The photocatalytic mechanism of TiO₂@g-C₃N₄ for NO degradation under visible light is presented in Fig. 11. Under visible light irradiation, the generated e^– moved from the valance band to the conduction band of TiO₂ created excess h⁺ in the TiO₂ valence band. Then, the e^– transferred from the TiO₂ conduction band to the valence band of g-C₃N₄. Finally, the e^- moved to the g-C₃N₄ conduction band. The e^– in the g-C₃N₄ conduction band reacted with O₂ to form the  •O₂^–. The generated O₂^– oxidized NO to form NO₃^– and prevented the formation of NO₂ (Huy et al., 2019a). On the other hand, the h⁺ in the valence band of TiO₂ reacted with H₂O to form •OH. The •OH degraded NO to NO₂ and NO₃^– (Pham et al., 2021). From the ESR and trapping results, the materials generated •OH more than •O₂ radicals.

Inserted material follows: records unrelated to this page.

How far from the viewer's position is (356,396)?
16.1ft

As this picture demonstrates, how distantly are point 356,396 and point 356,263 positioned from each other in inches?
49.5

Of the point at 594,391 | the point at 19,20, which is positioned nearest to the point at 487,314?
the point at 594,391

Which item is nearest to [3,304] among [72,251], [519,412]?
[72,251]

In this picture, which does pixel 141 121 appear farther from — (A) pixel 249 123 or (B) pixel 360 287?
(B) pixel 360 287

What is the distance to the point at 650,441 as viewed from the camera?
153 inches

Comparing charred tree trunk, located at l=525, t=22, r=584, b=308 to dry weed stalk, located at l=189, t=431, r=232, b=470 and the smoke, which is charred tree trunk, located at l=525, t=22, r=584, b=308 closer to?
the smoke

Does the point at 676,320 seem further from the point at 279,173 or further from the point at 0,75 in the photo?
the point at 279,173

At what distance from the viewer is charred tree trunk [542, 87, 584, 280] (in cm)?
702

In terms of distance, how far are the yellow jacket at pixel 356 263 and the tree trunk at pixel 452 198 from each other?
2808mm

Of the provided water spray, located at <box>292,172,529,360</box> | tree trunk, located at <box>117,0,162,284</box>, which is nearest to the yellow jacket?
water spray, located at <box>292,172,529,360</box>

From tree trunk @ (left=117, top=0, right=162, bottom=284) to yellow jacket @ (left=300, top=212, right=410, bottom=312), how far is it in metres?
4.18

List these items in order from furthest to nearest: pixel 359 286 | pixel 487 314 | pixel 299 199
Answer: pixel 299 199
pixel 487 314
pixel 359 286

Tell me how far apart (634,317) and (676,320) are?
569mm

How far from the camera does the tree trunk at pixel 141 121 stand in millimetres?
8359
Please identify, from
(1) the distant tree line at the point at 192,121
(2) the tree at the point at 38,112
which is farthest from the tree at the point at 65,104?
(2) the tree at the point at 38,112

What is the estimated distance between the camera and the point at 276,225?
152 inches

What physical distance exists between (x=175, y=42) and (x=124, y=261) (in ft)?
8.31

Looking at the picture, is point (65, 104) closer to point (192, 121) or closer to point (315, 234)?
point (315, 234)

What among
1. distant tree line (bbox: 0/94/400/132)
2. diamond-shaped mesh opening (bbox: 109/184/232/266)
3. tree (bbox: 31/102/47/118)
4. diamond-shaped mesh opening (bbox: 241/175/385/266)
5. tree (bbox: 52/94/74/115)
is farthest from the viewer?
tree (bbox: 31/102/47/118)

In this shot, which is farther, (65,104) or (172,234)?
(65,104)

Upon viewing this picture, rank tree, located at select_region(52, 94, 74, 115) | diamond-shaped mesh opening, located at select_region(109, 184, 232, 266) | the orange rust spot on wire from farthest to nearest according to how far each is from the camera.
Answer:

Fig. 11. The proposed photocatalytic mechanism of the TiO2@g-C3N4 heterojunction base on the Z-scheme interface for NO degradation under visible light.

 
4 CONCLUSIONS 

A one-step pyrolysis method was employed in the present work to synthesize the TiO₂@g-C₃N₄ heterojunction. Outstanding photocatalytic activity and stability was demonstrated for photocatalytic NO removal and low NO₂ generation (5.3%) under visible light. The photocatalytic efficiency of TiO₂@g-C₃N₄ reached 86.1% after the first 10 min under visible light irradiation, after which it reached the highest efficiency (90.1%) 30 min later. Meanwhile, the efficiency of pure TiO₂ (76.34%) and pure g-C₃N₄ (71.6%) was lower than that of TiO₂@g-C₃N₄. This result demonstrated that the heterojunction structure greatly affects the photocatalytic performance of these materials. Herein, the heterojunction structure reduced the recombination of electron-hole pairs and extended the light absorption of the composite under visible light. The reduction in the recombination of electron-hole pairs decreased photocatalytic inactivation, which led to an increase in the photocatalytic activities of TiO₂@g-C₃N₄. Furthermore, after four reusability tests, the TiO₂@g-C₃N₄ showed good stability with only a 3.9% decrease in reusability. The influence of the heterojunction structure on the optical properties of the materials was determined using DRS. Finally, the photocatalytic mechanism of the materials was confirmed and discussed through trapping experiments, where ESR, h⁺, and •OH were the main factors contributing to the photocatalytic activity of TiO₂@g-C₃N₄ during photodegradation of NO under visible light. The material worked well under visible light and overcame the biggest drawback of photocatalyst technology by reducing the energy consumption required for the photocatalyst reaction. From the above results, the TiO₂@g-C₃N₄ material can be considered to be a material with high applicability, a simple manufacturing method, and low cost.

 
ACKNOWLEDGMENTS

This research was financially supported by the Chung Yuan Christian University, Taiwan (Project No: 109609432). This work was supported by the Department of Environmental Engineering, Chung Yuan Christian University, Taoyuan City, 32023, Taiwan; Department of Civil Engineering Chung Yuan Christian University, Taoyuan City, 32023, Taiwan; Department of Environmental Engineering, Chung Yuan Christian University, Taoyuan City, 32023, Taiwan; Center for Environmental Risk Management, Chung Yuan Christian University, No. 200, Taoyuan City, 32023, Taiwan; Center for Environmental Toxin and Emerging-Contaminant Research, Cheng Shiu University, Kaohsiung, Taiwan, ROC.

 
DISCLAIMER

The authors declare no competing financial interests.